Kann mir bitte jemand ein Beispiel liefern, wie ich zwischen einer simatic 300 und einem RFID System über PN oder PB kommuniziere?
Beim FU lese ich die BA such mir Steuer und Statuswort, welches bit macht was, und bau mir einen DB und den programmiere ich aus und gut is. Aber hier komm ich nicht weiter.

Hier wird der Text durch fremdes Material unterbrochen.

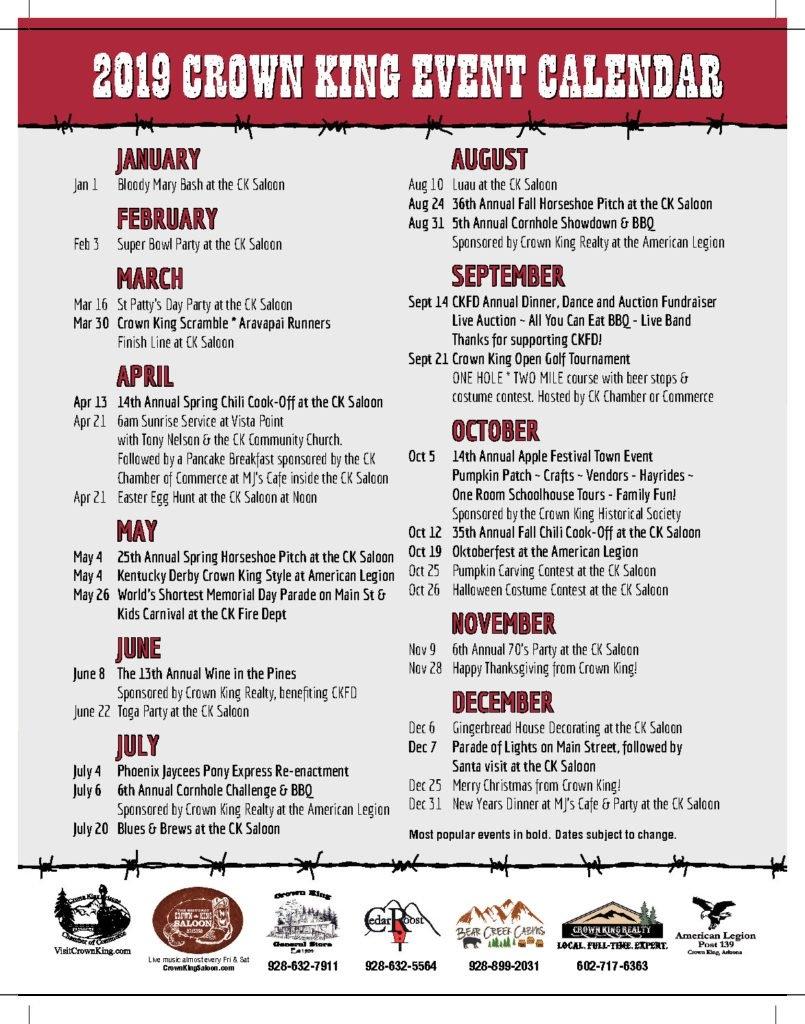 Events – Crown King Az | Far From Ordinary C&k Calendar 2019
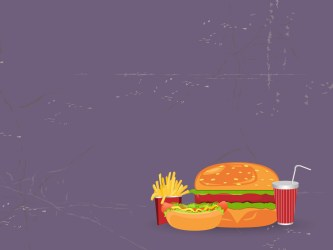 Food & Drink Powerpoint Templates Free PPT Backgrounds and Templates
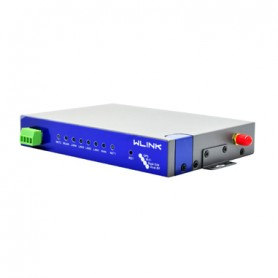 Routeur industriel cellulaire 4G/3G, 5xLAN : R520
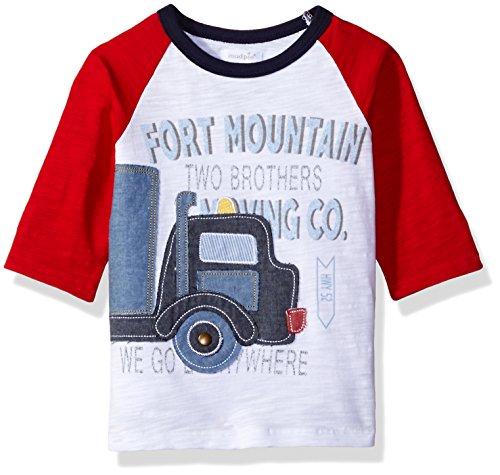 Mud Pie Boys Raglan T Shirt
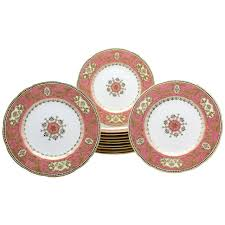set of 12 spode for raised gold and pink du barry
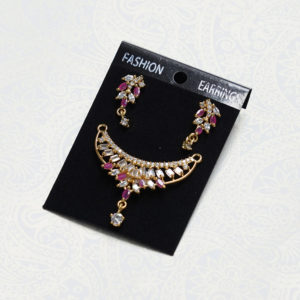 Diamond Pendant & Earrings Set of Mangalsutra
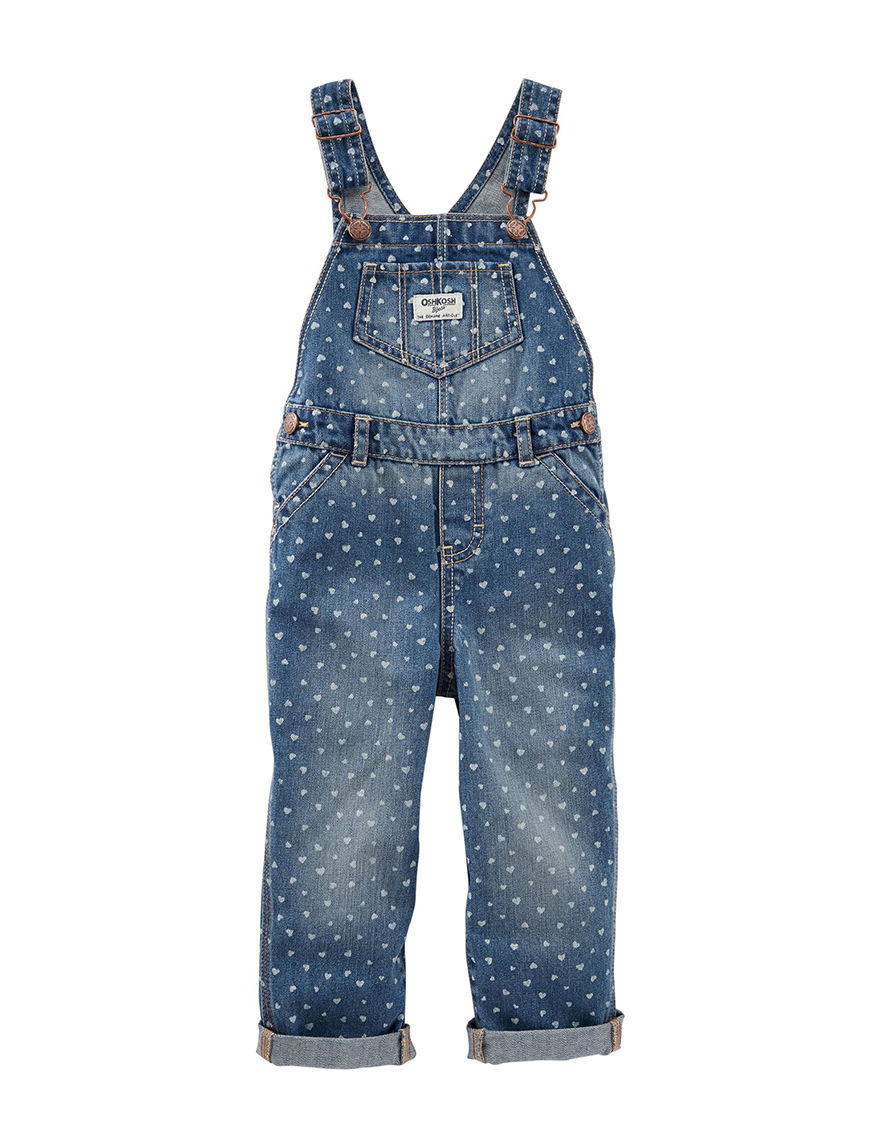 Oshkosh B'Gosh Blue Relaxed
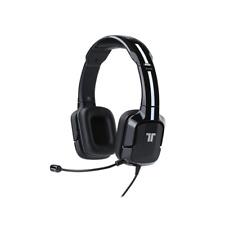 Tritton Kunai Universal Headset BLK f/ PS3/Xbox 360 /PC & MAC TRI903590002/02/1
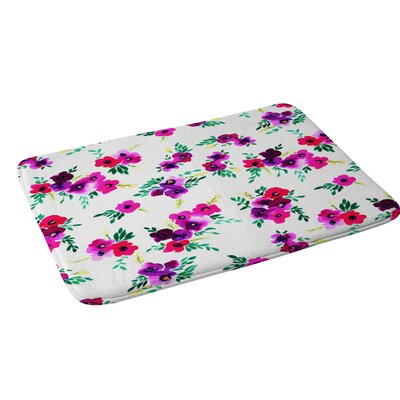 Amy Sia Ava Floral Bath Rug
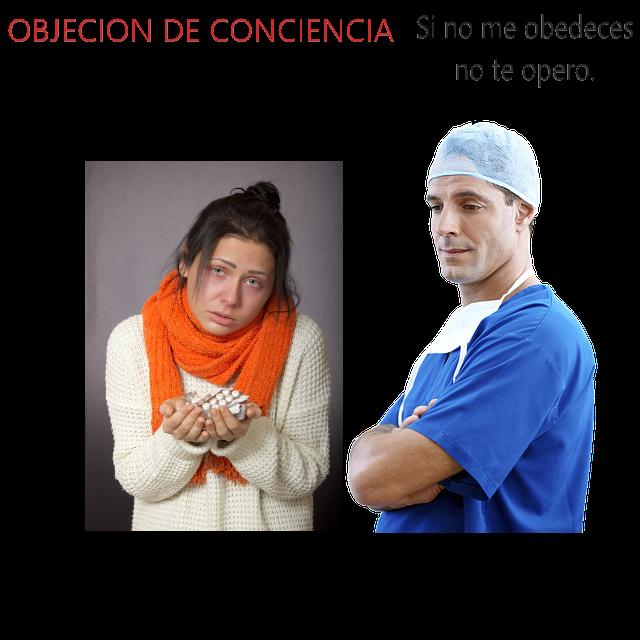 derecho de paciente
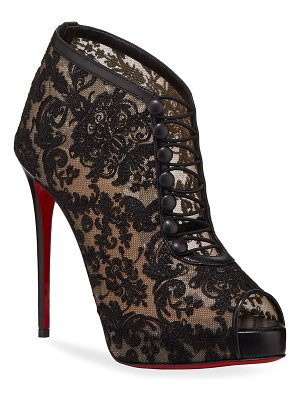 Christian Louboutin Top Top Red Sole Booties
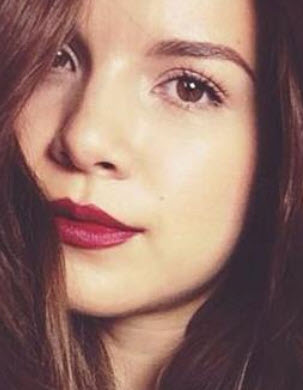 Nars Audacious Lipstick màu Ingrid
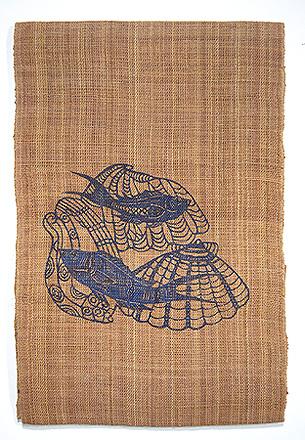 しな布に藍型染めの名古屋帯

Ich lese mir die Augen rot, und durchschau nicht, wie ich aus dem Beispiel (Anhang) einen DB abbilden kann. Und schon gar nicht, wie ich Daten lese bzw. schreibe.


----------



## nekron (10 August 2011)

Hi ...

Um was fuer Geräte handelt es sich ? Fuer das IC-KP-... hab ich von Baluff ein Beispiel, die haben wir auch schon oft eingesetzt ...

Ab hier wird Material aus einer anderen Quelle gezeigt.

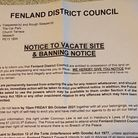 Banning and eviction notice issued by Fenland Council to homelesscamping out in a car park.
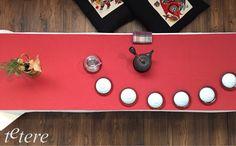 Ceremonia del té - sesión 26112015 Chinese tea ceremony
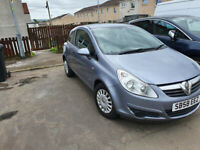 2009 Vauxhall Corsa Diesel (offers welcome)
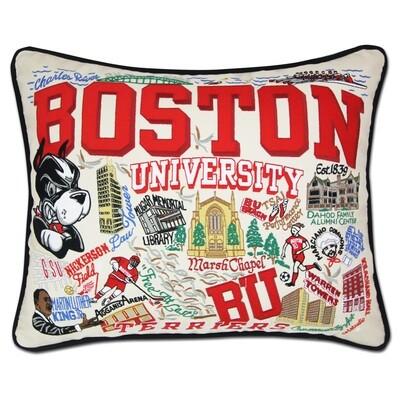 Boston University pillow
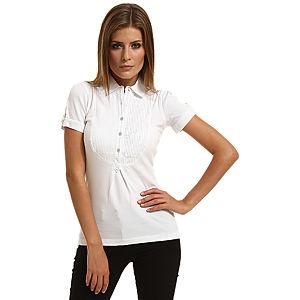 Enmoda Polo Yaka Beyaz Tişört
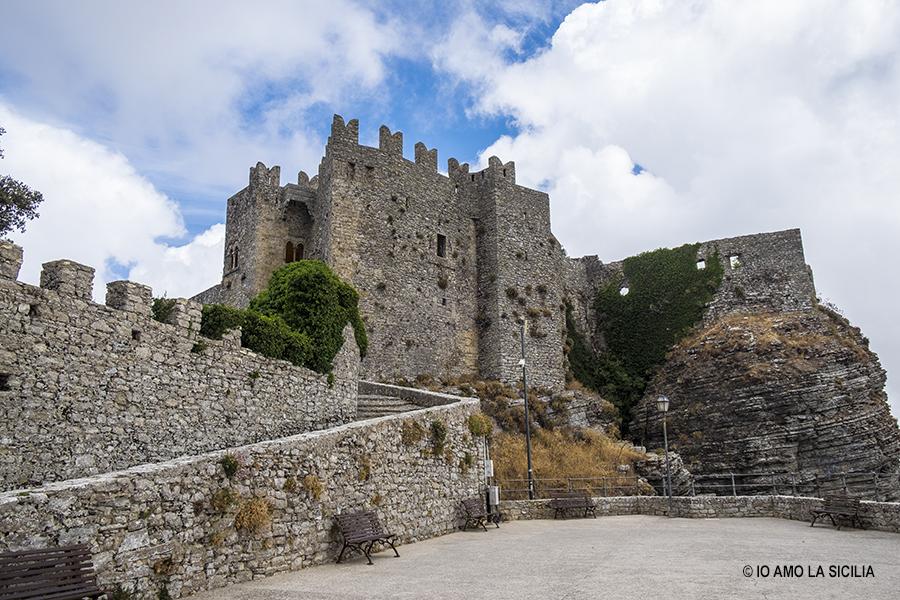 Castello di Venere ad Erice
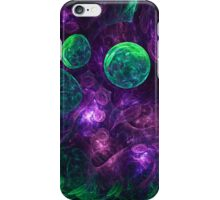 abstract space colorful background with bubbles iPhone Case/Skin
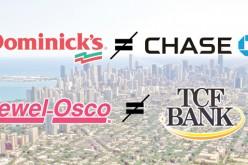 Zniknie część oddziałów banków Chase i TCF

Eventuell einfach mal bei Baluff anfragen, im Zweifelsfalle kann ich dir das Beispiel hier auch anhaengen ...

Gruss,
michael​


----------



## Larry Laffer (10 August 2011)

Hallo Manfred,

ich habe an einer Anlage das BIS-L am Start. Dazu könnte ich dir auch ein paar Info's geben ...

Gruß
Larry

Nachsatz:
Ich hatte dein Bild nicht gesehen/übersehen.
Was hast du vor zu machen ? Ich hatte mich bei uns dazu entschlossen, die Daten nicht auf den Chip zu schreiben, sondern den Datensatz in der SPS zu belassen und die Werkstückträger über den ID-Code zu erkennen um daraus dann den Datensatz zu identifizieren. Ich lese das Ding also im Grund nur aus ...


----------



## Manfred Stangl (10 August 2011)

Grüß euch zwei!

Also es wird ein BIS M mit 6 Schreib - Leseköpfen. Die Datenträger kommen auf WT, wo jeweils 2 Produkte drauf sind. Zunächst muss ich nach jeder Bearbeitung draufschreiben, ob was passiert ist, also ob das Ding noch fehlerfrei ist, weil wenn, soll ich in der nächsten Station nichts weiterbearbeiten. Weiters kann die Maschine parallel 3 Produkte produzieren, was heißt, dass zwar auf einem WT immer 2 gleiche Produkte sind, aber am nächsten WT 2 andere Produkte sein können, und am 3 WT wieder was anderes. Mehr als 3 versch. Prod. können nicht sein - wegen der Zufühung. das ganze basiert auf einem Transportsystem, das auf Stau fährt, also durch Stopper. Ich wollte ursprünglich mit Schieberegistern arbeiten. Also eines für die 1. Station, ein zweites für die 2. usw. Aber da es nicht getaktet ist, kann ich das SR nicht schieben. Ausserdem habe ich von einer Bearbeitungsstation 3 von einer anderen 2, oder gar nur 1, dann wieder 3, also kann ich nicht schieben.
Mit einem ID Sys erspare ich mir das alles, weil ich kann dann sagen der WT mit Produk XX muss zur Bearbeitung YY.


----------



## Tigerente1974 (10 August 2011)

Sowas habe ich auch schon mal gemacht. Allerdings war die Datenhaltung komplett auf der SPS. Jeder hat Werkstückträger nur eine eindeutige Nummer bekommen und am Einlauf jeder Bearbeitungsstation war ein Schreib-/Lesekopf um zu erkennen, welcher Werkstückträger einläuft.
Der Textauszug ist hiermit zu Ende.